This little blogging adventure has created an odd paradox. Each entry is public and available to anyone who might find it. Anyone. In the entire world. And yet, in my head, there is the perception of privacy. I suppose that comes from the fact that it is somewhat anonymous. In so many ways, the internet creates this illusion of anonymity and privacy even as we reveal things to strangers. Since my first and last names aren't stuck on each entry, I make the assumption that no one really knows who am I.
But what happens when they do?
I've been totally comfortable knowing that one or two folks have found my blog and read it. I appreciate the comments. I like sharing my thoughts. But it occurs to me that I've not given the URL to a single person I know. Why?
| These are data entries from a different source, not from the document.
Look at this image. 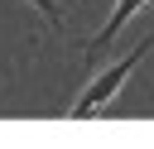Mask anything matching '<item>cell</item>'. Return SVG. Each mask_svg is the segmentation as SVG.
<instances>
[{
    "label": "cell",
    "mask_w": 154,
    "mask_h": 149,
    "mask_svg": "<svg viewBox=\"0 0 154 149\" xmlns=\"http://www.w3.org/2000/svg\"><path fill=\"white\" fill-rule=\"evenodd\" d=\"M34 5H38V10H43V14H48V19H53V24H63V10H58V5H53V0H34Z\"/></svg>",
    "instance_id": "3957f363"
},
{
    "label": "cell",
    "mask_w": 154,
    "mask_h": 149,
    "mask_svg": "<svg viewBox=\"0 0 154 149\" xmlns=\"http://www.w3.org/2000/svg\"><path fill=\"white\" fill-rule=\"evenodd\" d=\"M149 48H154V34H149L144 43H135V48H130L120 62H111V67H106V72H101V77H96V82H91V87H87V91L72 101V111H67V115H72V120H87V115H96V111H101V106H106V101H111V96L125 87V77L140 67V58H144Z\"/></svg>",
    "instance_id": "6da1fadb"
},
{
    "label": "cell",
    "mask_w": 154,
    "mask_h": 149,
    "mask_svg": "<svg viewBox=\"0 0 154 149\" xmlns=\"http://www.w3.org/2000/svg\"><path fill=\"white\" fill-rule=\"evenodd\" d=\"M140 5H144V0H116V10H111V19H106V24H101V34L91 38V48H106V43H111V38H116V34L125 29V19H130V14L140 10Z\"/></svg>",
    "instance_id": "7a4b0ae2"
}]
</instances>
I guess it seems more vulnerable to have someone I know read my thoughts. It feels more intimate. It feels more exposed. And I'm not sure I understand that phenomenon. I'm not writing anything that reveals my deep, dark fantasies. I'm not admitting to heinous crimes. So what makes it feel this way?
Perhaps it isn't what I write, but simply the fact that I'm writing? I've never thought of myself as a writer. I'm not a terribly creative or insightful person. I'm just writing stuff down. And maybe that, in itself, is a little embarrassing.
And maybe out of millions of bloggers, I'm the only one who feels this way. Maybe not.
Maybe it is time to invite a friend to read.